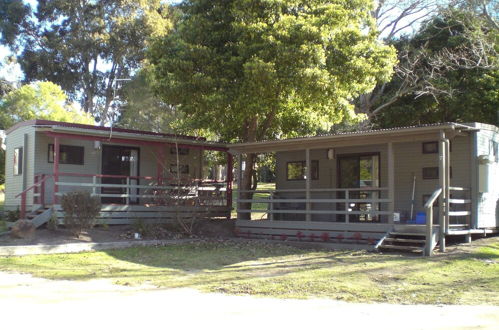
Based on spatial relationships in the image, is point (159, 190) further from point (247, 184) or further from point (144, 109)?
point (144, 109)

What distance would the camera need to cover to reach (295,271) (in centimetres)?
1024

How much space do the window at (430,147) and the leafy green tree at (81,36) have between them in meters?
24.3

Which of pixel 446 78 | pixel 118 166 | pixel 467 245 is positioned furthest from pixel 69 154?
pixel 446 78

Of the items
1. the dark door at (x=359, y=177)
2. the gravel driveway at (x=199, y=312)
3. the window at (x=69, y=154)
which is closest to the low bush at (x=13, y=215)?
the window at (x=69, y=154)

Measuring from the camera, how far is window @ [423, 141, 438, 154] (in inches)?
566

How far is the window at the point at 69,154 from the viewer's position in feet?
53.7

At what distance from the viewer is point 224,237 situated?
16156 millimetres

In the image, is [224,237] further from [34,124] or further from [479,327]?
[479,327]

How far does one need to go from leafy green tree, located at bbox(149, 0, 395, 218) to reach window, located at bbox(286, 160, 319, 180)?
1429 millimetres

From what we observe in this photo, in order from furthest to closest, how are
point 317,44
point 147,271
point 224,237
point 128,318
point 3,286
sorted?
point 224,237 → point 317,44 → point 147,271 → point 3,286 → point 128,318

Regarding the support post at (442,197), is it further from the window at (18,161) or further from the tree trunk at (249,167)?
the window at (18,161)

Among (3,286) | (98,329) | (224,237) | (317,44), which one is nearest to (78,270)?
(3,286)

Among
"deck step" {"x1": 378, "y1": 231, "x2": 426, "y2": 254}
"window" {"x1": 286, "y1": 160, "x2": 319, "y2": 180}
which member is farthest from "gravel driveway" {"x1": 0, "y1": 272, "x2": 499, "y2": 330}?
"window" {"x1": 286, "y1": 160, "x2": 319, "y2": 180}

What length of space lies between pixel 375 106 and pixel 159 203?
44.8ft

■ **What is asked**:
Rewrite every item above with "leafy green tree" replaced by "tall green tree" and everything else left unchanged. Leave the pictures out of your answer.

■ **Written response**:
Based on spatial relationships in the image, is point (159, 190) further from point (247, 184) or further from point (144, 109)?
point (144, 109)

What distance would the camera need to cover to reach (295,271) (in centimetres)?
1024

How much space do the window at (430,147) and the tall green tree at (81,36) have between them in meters?
24.3

Which of pixel 446 78 | pixel 118 166 | pixel 467 245 is positioned furthest from pixel 69 154?
pixel 446 78

Of the items
1. the dark door at (x=359, y=177)
2. the gravel driveway at (x=199, y=312)
3. the window at (x=69, y=154)
which is closest to the low bush at (x=13, y=215)?
the window at (x=69, y=154)

Measuring from the camera, how far is window @ [423, 141, 438, 154] (in inches)?
566

How far is the window at the point at 69,154 from the viewer's position in feet?
53.7

At what distance from the viewer is point 224,237 situated?
16156 millimetres

In the image, is [224,237] further from [34,124] or further from [479,327]?
[479,327]

How far does one need to go from tall green tree, located at bbox(149, 0, 395, 218) to reach window, located at bbox(286, 160, 319, 180)?
1429 millimetres

From what we observe in this photo, in order from furthest to closest, how are
point 317,44
point 147,271
point 224,237
point 128,318
point 3,286
sorted?
point 224,237 → point 317,44 → point 147,271 → point 3,286 → point 128,318

Regarding the support post at (442,197), is it further from the window at (18,161) or further from the tree trunk at (249,167)?
the window at (18,161)

Among (3,286) | (98,329) | (224,237) | (317,44), which one is nearest to (78,270)?
(3,286)

Among
"deck step" {"x1": 378, "y1": 231, "x2": 426, "y2": 254}
"window" {"x1": 286, "y1": 160, "x2": 319, "y2": 180}
which member is farthest from "gravel driveway" {"x1": 0, "y1": 272, "x2": 499, "y2": 330}?
"window" {"x1": 286, "y1": 160, "x2": 319, "y2": 180}

What length of space lies between pixel 375 106 and pixel 159 203?
44.8ft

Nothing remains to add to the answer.